RotaryEmbedding XPOS doesn't work with mems

Question

RotaryEmbedding XPOS doesn't work with mems

pfeatherstone opened this issue 10 months ago · 5 comments

Repro:

lm = ContinuousTransformerWrapper(
    dim_in              = 2,
    dim_out             = 36,
    max_seq_len         = 0,
    max_mem_len         = 100,
    attn_layers = Decoder(
        dim             = 512,
        depth           = 4,
        heads           = 4,
        rotary_xpos     = True,
        attn_flash      = True,
        attn_num_mem_kv = 20
    )
)

B, M, D, depth = 1, lm.max_mem_len, lm.attn_layers.dim, lm.attn_layers.depth

x       = torch.randn(B, 1024, 2)
length  = torch.randint(100, x.shape[1], size=(x.shape[0],))
mask    = torch.arange(x.shape[1])[None,:] < length[:,None]
mems    = [torch.randn(B, M, D) for _ in range(depth)]

out, new_mems = lm(x, mask=mask, mems=mems, return_mems=True)

You get error:

t = (t * freqs.cos() * scale) + (rotate_half(t) * freqs.sin() * scale)
RuntimeError: The size of tensor a (1024) must match the size of tensor b (1124) at non-singleton dimension

Answer 1 · 2024-01-25T11:45:24.000Z

Presumably in apply_rotary_pos_emb() we need to add:

scale = scale[-seq_len:, :]

?

Answer 2 · 2024-01-25T11:47:43.000Z

As an aside, why is all the RotaryEmbedding decorated with @torch.cuda.amp.autocast(enabled = False) ?
You can remove it with just a couple tweaks and it supports torch.bfloat16.

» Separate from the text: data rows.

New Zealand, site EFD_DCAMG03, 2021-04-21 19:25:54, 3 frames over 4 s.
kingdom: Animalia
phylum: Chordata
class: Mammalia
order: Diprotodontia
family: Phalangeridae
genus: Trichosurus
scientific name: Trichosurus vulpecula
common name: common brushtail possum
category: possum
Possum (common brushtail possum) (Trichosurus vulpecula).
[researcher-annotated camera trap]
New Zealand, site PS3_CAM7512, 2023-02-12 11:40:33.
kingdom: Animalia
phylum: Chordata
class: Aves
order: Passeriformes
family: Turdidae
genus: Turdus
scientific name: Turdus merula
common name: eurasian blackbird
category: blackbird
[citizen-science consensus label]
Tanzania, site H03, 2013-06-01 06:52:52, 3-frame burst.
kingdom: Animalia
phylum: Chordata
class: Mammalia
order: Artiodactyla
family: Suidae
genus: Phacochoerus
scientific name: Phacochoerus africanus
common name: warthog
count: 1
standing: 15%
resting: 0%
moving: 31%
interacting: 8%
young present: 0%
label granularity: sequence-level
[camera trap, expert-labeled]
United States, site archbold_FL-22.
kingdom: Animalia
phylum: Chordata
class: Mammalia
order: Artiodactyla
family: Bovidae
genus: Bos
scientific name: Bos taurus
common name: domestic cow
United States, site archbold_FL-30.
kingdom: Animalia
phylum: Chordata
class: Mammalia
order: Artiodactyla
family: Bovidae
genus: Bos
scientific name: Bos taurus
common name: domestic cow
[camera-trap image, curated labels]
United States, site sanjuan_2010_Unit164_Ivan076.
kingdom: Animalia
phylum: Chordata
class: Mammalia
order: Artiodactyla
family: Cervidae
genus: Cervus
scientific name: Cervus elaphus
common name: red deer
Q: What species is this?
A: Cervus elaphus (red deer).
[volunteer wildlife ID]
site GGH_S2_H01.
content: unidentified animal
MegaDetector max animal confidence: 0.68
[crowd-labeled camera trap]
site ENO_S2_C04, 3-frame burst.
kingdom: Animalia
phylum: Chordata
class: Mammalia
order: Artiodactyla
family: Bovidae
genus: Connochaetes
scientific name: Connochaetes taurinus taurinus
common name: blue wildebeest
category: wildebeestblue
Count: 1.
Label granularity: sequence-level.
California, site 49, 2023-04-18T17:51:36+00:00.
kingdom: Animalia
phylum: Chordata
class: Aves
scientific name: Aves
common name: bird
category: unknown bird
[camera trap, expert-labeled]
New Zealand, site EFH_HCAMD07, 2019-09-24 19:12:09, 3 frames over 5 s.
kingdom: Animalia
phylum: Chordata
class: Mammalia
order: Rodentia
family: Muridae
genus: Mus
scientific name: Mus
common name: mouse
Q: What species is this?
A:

Answer 3 · 2024-01-25T11:52:49.000Z

Also, I think the scale calculation is incorrect when using mems since the positions are off.
You have to use the same trick of starting from negative position.

Answer 4 · 2024-01-25T12:51:01.000Z

#234

I believe this fixes it.

Answer 5 · 2024-01-26T00:39:33.000Z

great job!